I do HIT training and do about 2 sets per exercise. So adjust your volume accordingly to what intensity you use, but here's a sample of what I might do in a week.

Monday 
bench 
weighted pull ups 
DB incline bench 
bent over rows 
DB curls superset
cable push downs superset

Tuesday
ATF squats 
sometimes low rep front squats after depends on how tired I am
leg press
calve extensions

Wednesday
rest

thursday
Weighted pull ups
weighted dips
T bar rows
DB bench
EZ curls 3/3/3 count 
CG smith machine bench (built told me to try these for triceps)

Friday
rest

saturday
deadlifts
low rep front squats sometimes again
cleans
farmers walks
weighted decline sit ups

I wasn't doing any direct arm work a few weeks ago but I added some movements built told me to try and my arms are responding well. And 3/3/3 means 3 seconds up, 3 second hold, and 3 seconds down.


----------



## ihateschoolmt (Mar 26, 2011)

Look in my journal if you want to see more variations of similar work outs.


----------



## hill450 (Mar 26, 2011)

I'm only doing a 3 day split right now and I only went to it because I'm tired as hell lol
Been doing so much cardio and trying to cut down some I don't have a lot of energy apparently. Oh well itll all be worth it when I finally get into better shape.

I take that back I will hit muscle twice a week sometimes if they feel properly healed and I feel like hitting them again.

More power to you guys!


----------



## dteller1 (Mar 27, 2011)

The time course for elevated muscle protein synthe... [Can J Appl Physiol. 1995] - PubMed result

A Workout Routine - Best Workouts, Routines, Programs & Plans

Workout Frequency - How often should you train each muscle group per week?

http://www.ampedtraining.com/2011/physique/intensity-training-failure-muscle-gain

a few things to read, the middle site is very useful and thorough at explaining many aspects of lifting, for those wanting a new routine have a read of that.


----------



## dteller1 (Mar 27, 2011)

stan69 said:


> each body part twice a week..
> 
> mon & thurs====-chest-bi's-back
> tues &fri======shoulders-tris-legs
> ...



are you natural or on juice?


----------



## KillahBee (Mar 27, 2011)

ihateschoolmt said:


> I got pics and a journal. I'm sure some of it's just water but whatever, I went from 148 to 179 from January 26 to yesterday. I used to work out and I stopped for years so I did have some muscle memory. And that was starting back completely untrained, either way, still did exactly what I said I did.



I can easily believe this.

At such a light weight to start with (148lbs) and new to training (whether from a break or not, at such a low weight you are classed as new to training... unless you're 4ft 11), then simple change of diet and hitting the gym will yield very good gains for any beginner.

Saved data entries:
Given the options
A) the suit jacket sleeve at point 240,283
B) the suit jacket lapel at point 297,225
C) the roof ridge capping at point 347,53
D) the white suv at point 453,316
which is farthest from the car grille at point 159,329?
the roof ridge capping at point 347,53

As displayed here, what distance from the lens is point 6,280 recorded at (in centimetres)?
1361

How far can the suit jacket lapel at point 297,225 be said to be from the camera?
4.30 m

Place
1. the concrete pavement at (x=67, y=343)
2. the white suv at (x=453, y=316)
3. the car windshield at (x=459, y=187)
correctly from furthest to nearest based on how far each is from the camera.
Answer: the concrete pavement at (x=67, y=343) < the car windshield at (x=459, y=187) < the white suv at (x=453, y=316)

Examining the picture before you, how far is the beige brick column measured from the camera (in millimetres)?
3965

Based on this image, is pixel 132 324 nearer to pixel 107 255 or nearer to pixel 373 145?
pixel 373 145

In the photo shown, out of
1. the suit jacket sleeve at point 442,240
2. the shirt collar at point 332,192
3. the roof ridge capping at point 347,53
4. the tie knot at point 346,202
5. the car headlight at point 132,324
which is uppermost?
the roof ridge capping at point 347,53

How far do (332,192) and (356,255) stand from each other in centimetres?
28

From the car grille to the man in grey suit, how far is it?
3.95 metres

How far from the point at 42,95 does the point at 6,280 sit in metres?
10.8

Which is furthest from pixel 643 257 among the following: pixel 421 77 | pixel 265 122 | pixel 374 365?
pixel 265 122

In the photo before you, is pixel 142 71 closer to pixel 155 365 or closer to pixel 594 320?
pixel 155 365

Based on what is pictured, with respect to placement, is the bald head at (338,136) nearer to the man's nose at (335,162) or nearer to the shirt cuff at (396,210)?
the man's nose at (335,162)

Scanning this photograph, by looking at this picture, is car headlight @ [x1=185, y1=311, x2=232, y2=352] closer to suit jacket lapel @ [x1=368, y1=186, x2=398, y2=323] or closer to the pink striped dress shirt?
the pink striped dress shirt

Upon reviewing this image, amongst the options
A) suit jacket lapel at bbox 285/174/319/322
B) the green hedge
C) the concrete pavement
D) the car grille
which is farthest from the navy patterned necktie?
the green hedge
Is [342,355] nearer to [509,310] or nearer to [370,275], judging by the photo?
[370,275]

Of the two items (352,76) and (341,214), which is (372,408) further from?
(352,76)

→ **CHECK YOUR UNDERSTANDING**:
1/ Using the workout thread above, state whether each statement agrees with it, answering yes or no and quoting the deciding words: (a) The poster who gives the sample week does about 2 sets per exercise. (b) In the 3/3/3 count, the weight is held for 5 seconds. (c) hill450 is currently following a 4 day split.
2/ Carry on the workout thread above, starting right after its last sentence.

→ **EXERCISE RESPONSES**:
1/
(a) Yes: "I do HIT training and do about 2 sets per exercise."
(b) No: "3 seconds up, 3 second hold, and 3 seconds down."
(c) No: "I'm only doing a 3 day split right now"

2/
Don't expect another 20-30lb in 9 weeks going forward, or even a 25 weeks, without the use of gear. Especially with such a calorie burning weekly split like that.


----------



## control101 (Mar 27, 2011)

Just listen to your body, I personally do 1 time a week and my body responds well to it.  It also somewhat depends on your goals, going for straight mass? General Fitness? It's just like asking the rep question, some people respond better to lower reps heavier weight some higher reps with moderate weight, you have to figure out what works best for YOU.  

Personally I used to do twice per week and then switched to 1 time per week and just blasted the muscle and then let it rest (you grow while your resting, not while your in the gym).  But then you lead into the question, how long does each muscle take to recover from being worked, thats a personal thing, each person responds differently and and recovers differently from workouts, listen to your body, examine it, pay attention to how its changing and adjust your workout based on those examinations, what works for joe shmoe probably wont work for you.  As a general rule I dont recommend my clients that are aiming for hypertrophy (mass) go any more than 2 times per week per muscle group, and if you want to go more than once setup your routine so you work 1.5 times per week, or 3 times per 2 weeks.  Just some food for thought.


----------



## stan69 (Mar 27, 2011)

dteller1 said:


> are you natural or on juice?


 
natural....only take jack3d...lol


----------



## ygbodybuilder10 (Mar 28, 2011)

I train chest and legs twice a week


----------



## grippowerpad (May 26, 2015)

I will do chest and arms once per week and every other twice a week.


----------



## jshel12 (May 26, 2015)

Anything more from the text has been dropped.